A tale of two goals: leveraging sequentiality in multi-goal scenarios
Olivier Serris, Stéphane Doncieux, Olivier Sigaud
TL;DR
The paper tackles the challenge of following sequences of intermediate goals in hierarchical RL when intermediate goals can be achieved in configurations that hinder progress to final goals. It introduces two MDP formulations, $M_{gseq}$ and $M_{2G}$, that condition the low-level goal-conditioned policy on current plus final goals or current plus the next two goals, respectively, and integrates an expert planner with TD3+HER learning.
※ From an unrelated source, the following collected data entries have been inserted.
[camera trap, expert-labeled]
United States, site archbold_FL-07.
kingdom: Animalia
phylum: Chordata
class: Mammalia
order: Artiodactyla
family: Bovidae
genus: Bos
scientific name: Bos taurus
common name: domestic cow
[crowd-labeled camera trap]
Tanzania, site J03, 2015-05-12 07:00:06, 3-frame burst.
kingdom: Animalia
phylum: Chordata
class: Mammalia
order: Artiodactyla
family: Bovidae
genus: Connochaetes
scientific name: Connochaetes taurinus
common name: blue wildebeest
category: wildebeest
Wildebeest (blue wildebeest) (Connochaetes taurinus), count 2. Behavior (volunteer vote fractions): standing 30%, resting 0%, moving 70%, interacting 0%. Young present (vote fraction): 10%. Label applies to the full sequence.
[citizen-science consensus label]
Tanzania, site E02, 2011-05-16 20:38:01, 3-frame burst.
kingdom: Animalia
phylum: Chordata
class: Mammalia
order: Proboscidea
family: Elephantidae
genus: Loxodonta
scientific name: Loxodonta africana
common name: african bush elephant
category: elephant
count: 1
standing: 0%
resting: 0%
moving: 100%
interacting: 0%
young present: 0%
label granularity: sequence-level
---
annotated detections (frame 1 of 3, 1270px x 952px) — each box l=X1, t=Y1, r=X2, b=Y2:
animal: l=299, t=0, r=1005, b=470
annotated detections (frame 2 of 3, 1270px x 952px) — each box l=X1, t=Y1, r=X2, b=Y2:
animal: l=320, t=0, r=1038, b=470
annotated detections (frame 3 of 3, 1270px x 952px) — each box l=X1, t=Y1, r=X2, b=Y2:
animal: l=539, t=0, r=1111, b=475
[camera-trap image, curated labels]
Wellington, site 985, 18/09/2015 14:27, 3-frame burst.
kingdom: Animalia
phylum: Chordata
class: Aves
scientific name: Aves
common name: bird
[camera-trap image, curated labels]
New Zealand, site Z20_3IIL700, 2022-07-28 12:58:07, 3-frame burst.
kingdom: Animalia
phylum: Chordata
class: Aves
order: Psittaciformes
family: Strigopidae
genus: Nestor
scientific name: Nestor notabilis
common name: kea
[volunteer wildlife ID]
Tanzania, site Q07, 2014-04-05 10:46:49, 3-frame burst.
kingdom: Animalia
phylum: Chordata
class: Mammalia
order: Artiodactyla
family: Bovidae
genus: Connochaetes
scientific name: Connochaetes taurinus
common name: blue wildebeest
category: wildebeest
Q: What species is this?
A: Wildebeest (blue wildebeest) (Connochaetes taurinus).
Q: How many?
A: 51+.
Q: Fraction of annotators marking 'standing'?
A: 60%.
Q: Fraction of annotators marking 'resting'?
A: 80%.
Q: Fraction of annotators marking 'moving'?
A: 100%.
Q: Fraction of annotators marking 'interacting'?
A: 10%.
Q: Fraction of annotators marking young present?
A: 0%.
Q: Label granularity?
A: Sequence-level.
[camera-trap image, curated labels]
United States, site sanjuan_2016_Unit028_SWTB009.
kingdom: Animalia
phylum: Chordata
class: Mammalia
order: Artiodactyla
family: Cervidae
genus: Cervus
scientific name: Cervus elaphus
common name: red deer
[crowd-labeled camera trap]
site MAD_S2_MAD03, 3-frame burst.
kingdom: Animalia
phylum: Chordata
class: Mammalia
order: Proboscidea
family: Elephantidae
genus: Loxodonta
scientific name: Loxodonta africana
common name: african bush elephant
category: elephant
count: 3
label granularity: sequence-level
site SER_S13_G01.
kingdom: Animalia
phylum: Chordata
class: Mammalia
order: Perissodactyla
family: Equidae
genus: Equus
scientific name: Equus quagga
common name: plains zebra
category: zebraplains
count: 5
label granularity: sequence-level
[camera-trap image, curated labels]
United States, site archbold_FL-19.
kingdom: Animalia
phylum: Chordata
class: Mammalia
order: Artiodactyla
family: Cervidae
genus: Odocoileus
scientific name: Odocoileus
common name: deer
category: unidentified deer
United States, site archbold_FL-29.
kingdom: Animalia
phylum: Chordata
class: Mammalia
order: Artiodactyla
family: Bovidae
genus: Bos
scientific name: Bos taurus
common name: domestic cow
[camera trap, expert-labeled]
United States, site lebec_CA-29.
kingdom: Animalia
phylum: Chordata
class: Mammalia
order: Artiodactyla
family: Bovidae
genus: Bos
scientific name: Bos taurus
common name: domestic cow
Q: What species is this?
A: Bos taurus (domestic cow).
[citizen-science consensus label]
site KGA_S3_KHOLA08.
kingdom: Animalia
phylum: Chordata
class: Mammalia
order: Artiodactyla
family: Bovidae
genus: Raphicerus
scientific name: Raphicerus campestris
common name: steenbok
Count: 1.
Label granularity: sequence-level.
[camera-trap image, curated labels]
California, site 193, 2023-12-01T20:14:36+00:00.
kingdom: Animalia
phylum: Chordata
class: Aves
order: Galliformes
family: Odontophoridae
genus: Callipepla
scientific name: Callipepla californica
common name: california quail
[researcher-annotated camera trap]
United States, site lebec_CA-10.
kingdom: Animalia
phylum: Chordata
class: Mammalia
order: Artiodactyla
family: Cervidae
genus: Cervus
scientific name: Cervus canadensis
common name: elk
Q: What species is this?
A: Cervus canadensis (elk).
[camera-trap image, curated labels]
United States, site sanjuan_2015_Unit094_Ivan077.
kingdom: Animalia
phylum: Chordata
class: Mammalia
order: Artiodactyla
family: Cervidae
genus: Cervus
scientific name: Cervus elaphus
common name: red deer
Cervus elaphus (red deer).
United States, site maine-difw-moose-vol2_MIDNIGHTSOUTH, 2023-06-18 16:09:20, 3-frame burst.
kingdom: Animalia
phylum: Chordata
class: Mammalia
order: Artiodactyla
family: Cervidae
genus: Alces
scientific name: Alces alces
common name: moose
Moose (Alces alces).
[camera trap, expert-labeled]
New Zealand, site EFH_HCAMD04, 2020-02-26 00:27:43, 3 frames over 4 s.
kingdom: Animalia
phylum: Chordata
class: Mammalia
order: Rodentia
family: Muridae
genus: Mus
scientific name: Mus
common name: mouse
Empirical results across navigation and pole-balancing tasks show that the two-goal formulation, $M_{2G}$, generally achieves greater stability and faster learning than conditioning on the next and final goals, with $M_{gseq}$ providing a viable but slower alternative due to broader goal diversity. The findings highlight the importance of horizon-tuned, multi-goal conditioning for reliable goal chaining, while also noting the limitation of relying on a fixed planner and suggesting future work to jointly learn or adapt the planner with the learner.
Abstract
Several hierarchical reinforcement learning methods leverage planning to create a graph or sequences of intermediate goals, guiding a lower-level goal-conditioned (GC) policy to reach some final goals. The low-level policy is typically conditioned on the current goal, with the aim of reaching it as quickly as possible. However, this approach can fail when an intermediate goal can be reached in multiple ways, some of which may make it impossible to continue toward subsequent goals. To address this issue, we introduce two instances of Markov Decision Process (MDP) where the optimization objective favors policies that not only reach the current goal but also subsequent ones. In the first, the agent is conditioned on both the current and final goals, while in the second, it is conditioned on the next two goals in the sequence. We conduct a series of experiments on navigation and pole-balancing tasks in which sequences of intermediate goals are given. By evaluating policies trained with TD3+HER on both the standard GC-MDP and our proposed MDPs, we show that, in most cases, conditioning on the next two goals improves stability and sample efficiency over other approaches.